■ Task details: Retype the entries below, from the line containing "From the captured" through the line containing "3.97 metres", inclusive, with no changes.

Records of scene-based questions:
---+---
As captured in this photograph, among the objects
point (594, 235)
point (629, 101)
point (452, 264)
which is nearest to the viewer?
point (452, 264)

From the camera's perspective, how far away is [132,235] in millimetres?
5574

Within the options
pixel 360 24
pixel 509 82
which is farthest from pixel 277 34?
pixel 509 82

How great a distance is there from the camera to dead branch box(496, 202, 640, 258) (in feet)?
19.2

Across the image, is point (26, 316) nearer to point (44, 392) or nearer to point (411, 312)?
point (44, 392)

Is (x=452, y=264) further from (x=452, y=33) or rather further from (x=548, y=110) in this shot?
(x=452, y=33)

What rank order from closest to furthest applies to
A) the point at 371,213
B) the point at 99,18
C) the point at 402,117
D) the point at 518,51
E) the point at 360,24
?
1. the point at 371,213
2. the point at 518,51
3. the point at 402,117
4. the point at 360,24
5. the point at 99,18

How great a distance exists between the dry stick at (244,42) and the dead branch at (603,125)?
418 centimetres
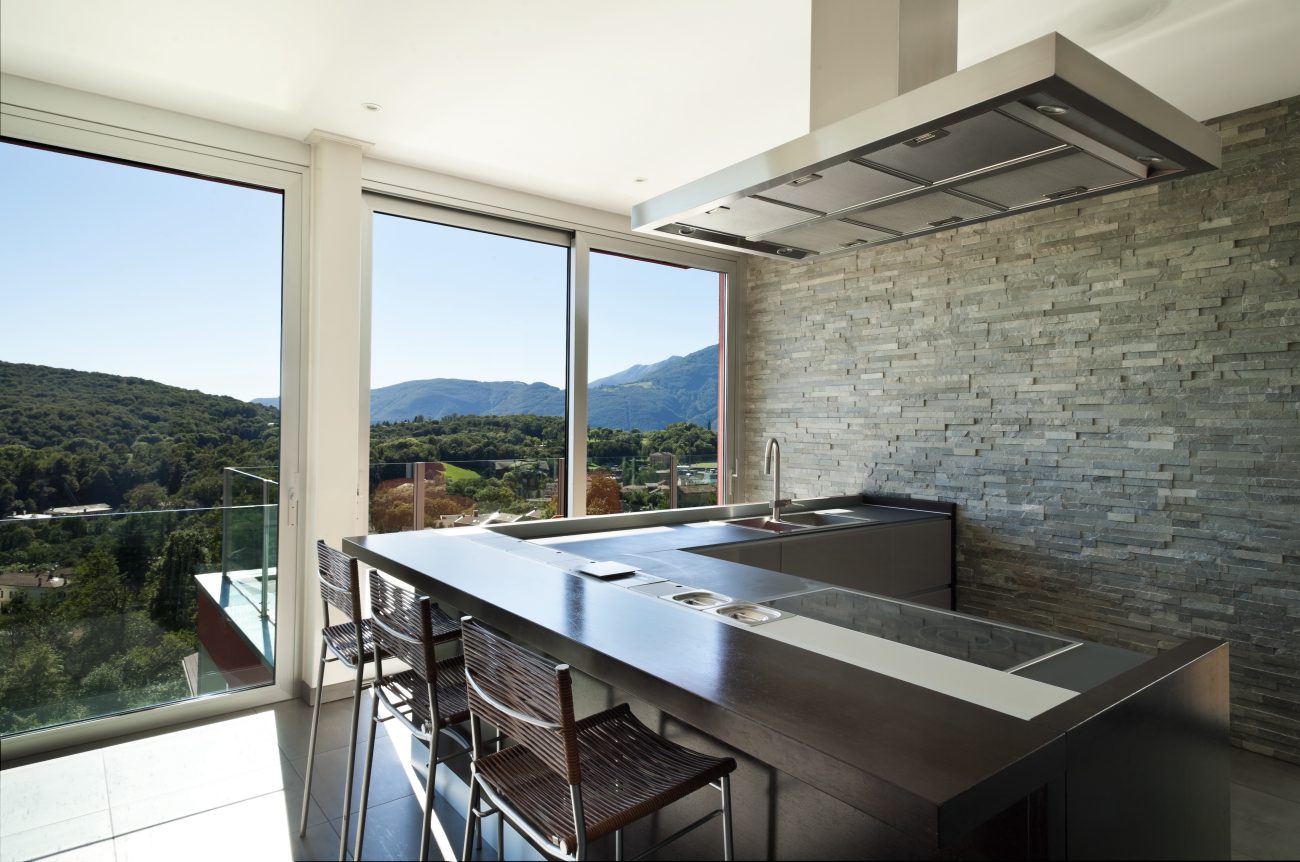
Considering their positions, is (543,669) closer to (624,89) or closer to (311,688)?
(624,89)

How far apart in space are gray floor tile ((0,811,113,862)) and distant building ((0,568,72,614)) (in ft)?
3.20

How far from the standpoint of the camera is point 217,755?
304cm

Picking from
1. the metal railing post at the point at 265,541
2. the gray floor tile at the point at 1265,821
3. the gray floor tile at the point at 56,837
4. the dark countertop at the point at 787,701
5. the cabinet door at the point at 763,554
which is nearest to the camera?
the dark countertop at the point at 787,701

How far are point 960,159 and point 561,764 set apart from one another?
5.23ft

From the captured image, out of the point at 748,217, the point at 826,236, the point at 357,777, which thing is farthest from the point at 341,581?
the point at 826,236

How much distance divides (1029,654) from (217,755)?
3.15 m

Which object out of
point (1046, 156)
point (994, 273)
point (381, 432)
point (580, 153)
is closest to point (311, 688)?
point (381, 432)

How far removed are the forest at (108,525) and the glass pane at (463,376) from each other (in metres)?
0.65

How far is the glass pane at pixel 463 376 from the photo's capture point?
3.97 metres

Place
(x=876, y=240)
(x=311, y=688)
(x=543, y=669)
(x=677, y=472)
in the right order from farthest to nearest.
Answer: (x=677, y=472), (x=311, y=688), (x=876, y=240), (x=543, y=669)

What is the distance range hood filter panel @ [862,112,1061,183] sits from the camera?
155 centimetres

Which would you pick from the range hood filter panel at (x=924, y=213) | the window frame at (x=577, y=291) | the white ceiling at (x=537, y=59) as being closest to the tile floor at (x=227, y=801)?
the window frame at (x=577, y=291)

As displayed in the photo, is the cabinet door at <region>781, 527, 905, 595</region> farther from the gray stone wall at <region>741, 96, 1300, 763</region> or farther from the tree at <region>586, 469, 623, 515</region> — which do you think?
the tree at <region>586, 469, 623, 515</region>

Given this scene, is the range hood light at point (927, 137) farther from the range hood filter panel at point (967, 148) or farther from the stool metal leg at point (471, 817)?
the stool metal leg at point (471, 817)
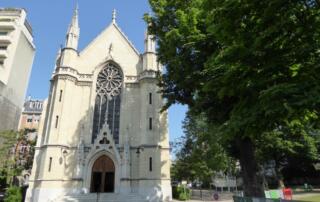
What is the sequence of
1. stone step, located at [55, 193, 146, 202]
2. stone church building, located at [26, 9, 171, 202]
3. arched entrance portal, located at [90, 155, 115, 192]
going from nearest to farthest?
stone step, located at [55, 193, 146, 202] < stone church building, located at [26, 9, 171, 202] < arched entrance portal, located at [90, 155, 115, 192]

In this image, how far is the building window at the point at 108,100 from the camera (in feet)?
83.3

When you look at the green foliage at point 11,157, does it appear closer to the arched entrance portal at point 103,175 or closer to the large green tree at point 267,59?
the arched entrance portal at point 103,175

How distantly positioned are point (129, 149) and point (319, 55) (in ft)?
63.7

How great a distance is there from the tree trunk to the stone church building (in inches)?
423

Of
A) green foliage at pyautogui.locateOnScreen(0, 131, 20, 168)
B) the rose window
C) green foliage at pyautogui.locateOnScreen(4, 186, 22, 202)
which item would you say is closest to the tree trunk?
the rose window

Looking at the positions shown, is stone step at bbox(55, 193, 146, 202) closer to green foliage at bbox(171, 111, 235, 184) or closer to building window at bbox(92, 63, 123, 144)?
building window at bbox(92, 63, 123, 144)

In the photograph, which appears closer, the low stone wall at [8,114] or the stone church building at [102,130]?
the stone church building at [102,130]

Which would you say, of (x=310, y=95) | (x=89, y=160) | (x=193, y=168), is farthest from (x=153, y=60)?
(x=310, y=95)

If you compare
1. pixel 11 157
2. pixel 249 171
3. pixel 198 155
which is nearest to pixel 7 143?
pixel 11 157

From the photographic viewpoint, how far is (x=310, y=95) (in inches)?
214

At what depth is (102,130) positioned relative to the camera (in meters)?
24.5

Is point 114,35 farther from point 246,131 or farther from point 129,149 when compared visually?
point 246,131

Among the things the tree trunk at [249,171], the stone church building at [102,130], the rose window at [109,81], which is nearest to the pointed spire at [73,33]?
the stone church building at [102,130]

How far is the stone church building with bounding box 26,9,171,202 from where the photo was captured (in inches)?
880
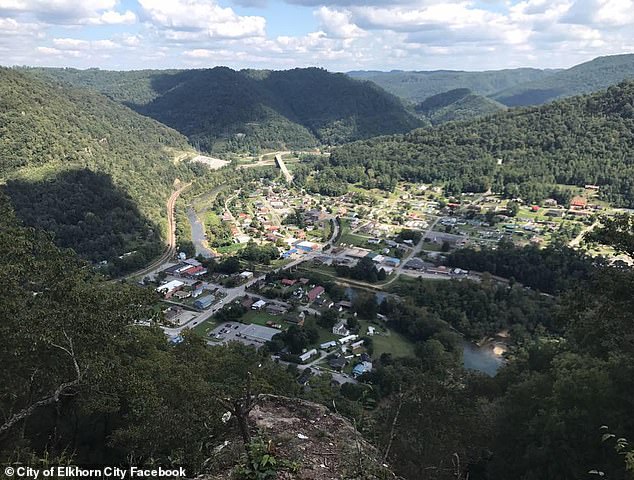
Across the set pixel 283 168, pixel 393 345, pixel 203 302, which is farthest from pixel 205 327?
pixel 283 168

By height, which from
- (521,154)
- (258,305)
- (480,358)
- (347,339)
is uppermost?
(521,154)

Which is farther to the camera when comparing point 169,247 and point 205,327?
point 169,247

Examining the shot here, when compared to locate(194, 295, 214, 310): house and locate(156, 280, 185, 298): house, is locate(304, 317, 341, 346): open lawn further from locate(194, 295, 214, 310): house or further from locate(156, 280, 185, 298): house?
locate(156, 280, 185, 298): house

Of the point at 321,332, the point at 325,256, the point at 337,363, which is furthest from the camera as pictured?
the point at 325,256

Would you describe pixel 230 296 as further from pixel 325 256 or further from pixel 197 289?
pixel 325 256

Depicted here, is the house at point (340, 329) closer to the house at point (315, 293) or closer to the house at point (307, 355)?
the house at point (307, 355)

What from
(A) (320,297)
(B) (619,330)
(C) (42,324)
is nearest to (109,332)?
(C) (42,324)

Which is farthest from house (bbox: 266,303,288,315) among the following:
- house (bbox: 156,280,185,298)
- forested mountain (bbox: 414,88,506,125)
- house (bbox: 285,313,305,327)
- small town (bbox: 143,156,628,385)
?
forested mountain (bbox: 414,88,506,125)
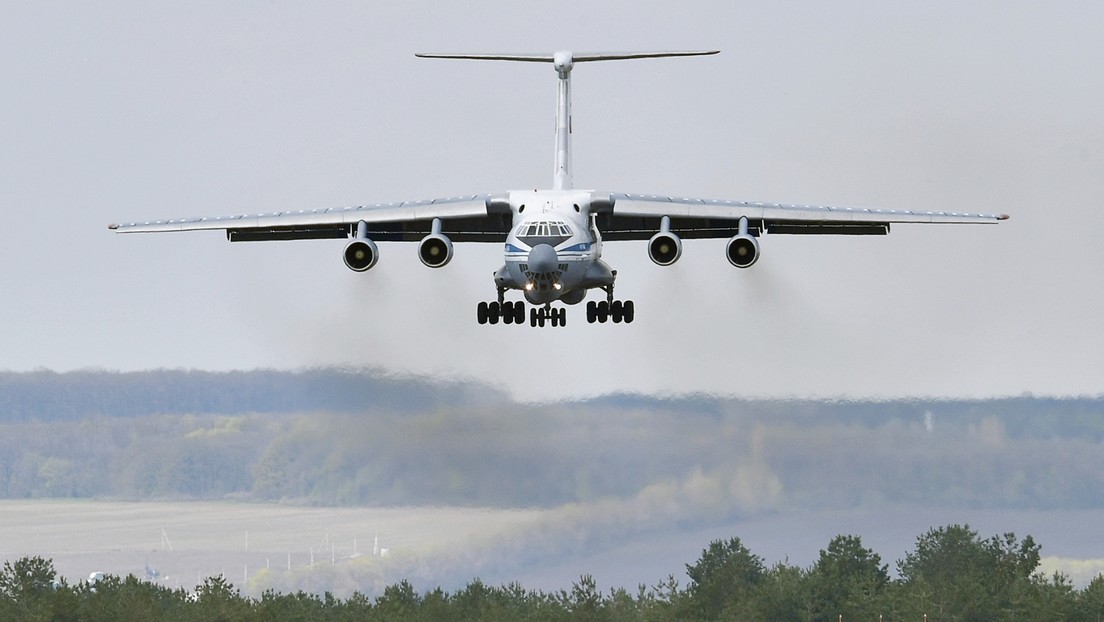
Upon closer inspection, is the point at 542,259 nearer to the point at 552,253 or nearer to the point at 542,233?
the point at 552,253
---+---
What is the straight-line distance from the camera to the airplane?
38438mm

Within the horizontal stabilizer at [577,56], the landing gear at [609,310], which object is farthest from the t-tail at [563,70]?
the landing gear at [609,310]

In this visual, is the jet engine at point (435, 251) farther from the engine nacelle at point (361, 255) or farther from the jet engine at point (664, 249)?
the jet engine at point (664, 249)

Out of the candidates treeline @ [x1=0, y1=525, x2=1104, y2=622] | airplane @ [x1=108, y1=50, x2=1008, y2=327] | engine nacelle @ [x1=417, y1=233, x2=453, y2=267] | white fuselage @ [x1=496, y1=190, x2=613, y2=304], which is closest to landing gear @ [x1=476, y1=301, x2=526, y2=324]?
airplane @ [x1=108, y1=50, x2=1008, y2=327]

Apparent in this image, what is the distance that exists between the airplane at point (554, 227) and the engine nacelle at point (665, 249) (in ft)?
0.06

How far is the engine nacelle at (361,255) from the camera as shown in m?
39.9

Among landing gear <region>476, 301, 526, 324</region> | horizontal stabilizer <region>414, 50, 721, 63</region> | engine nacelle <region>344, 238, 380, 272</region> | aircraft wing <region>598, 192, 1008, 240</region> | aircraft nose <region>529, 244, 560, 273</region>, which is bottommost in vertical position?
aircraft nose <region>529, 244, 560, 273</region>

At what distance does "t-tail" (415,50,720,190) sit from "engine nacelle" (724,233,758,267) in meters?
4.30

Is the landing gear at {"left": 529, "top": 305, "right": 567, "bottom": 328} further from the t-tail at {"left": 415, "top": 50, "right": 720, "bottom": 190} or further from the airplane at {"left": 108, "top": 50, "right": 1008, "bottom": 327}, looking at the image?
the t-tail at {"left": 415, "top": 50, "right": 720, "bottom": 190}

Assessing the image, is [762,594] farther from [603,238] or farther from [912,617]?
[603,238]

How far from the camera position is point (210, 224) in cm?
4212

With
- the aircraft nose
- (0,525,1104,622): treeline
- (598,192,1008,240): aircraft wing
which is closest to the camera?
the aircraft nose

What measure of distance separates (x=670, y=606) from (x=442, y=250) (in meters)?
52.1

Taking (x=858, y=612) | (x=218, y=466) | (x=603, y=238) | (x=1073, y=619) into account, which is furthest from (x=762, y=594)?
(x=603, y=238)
---+---
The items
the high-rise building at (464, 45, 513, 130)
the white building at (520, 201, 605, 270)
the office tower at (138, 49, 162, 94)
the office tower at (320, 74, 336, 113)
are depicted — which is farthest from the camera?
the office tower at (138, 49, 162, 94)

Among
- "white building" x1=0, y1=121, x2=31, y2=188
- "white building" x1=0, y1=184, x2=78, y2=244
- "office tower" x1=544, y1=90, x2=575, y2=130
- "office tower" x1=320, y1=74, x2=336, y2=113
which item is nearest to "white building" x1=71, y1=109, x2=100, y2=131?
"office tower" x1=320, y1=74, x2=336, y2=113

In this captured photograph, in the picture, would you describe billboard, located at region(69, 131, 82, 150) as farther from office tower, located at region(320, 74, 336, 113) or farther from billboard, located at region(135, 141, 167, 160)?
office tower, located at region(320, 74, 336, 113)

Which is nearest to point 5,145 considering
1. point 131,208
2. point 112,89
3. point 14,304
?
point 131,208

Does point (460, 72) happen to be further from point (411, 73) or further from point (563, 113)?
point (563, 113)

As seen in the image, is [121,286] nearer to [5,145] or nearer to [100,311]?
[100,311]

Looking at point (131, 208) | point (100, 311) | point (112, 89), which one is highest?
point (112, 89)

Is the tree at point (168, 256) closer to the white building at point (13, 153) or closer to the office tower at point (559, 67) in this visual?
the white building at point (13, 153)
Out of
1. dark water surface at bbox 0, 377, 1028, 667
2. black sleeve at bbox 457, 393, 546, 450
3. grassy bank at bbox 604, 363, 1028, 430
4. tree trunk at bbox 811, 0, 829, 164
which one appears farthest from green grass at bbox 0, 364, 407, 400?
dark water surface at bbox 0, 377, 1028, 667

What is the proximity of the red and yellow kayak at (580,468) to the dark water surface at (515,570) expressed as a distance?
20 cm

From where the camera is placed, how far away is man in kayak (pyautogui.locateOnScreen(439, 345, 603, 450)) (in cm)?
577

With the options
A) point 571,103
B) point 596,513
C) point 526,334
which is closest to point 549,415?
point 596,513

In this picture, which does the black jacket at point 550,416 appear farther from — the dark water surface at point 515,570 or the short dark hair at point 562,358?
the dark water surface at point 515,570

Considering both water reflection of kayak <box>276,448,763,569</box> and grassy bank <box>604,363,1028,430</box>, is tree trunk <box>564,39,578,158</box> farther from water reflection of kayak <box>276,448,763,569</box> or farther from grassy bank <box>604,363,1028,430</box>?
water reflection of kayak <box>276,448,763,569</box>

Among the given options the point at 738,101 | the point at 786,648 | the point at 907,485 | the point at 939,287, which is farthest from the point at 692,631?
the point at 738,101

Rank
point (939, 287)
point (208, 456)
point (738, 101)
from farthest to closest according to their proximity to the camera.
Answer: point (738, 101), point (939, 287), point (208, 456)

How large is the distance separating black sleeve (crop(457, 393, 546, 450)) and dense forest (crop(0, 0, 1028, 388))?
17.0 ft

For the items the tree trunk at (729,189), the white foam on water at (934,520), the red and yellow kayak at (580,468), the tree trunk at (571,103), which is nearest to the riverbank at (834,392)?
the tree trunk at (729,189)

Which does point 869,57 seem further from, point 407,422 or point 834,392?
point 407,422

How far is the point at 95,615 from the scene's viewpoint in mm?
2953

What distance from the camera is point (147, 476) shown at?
---+---
■ Solution for this exercise:
From the captured image, out of the point at 748,217, the point at 826,236, the point at 357,777, which thing is farthest from the point at 341,581?
the point at 826,236

How much distance divides (1029,654) from (217,755)?
3.15 m

Which object out of
point (1046, 156)
point (994, 273)
point (381, 432)
point (580, 153)
is closest to point (311, 688)?
point (381, 432)

How far removed are the forest at (108,525) and the glass pane at (463,376) from each other (in metres)?
0.65

How far is the glass pane at pixel 463 376 from the photo's capture point?
3.97 metres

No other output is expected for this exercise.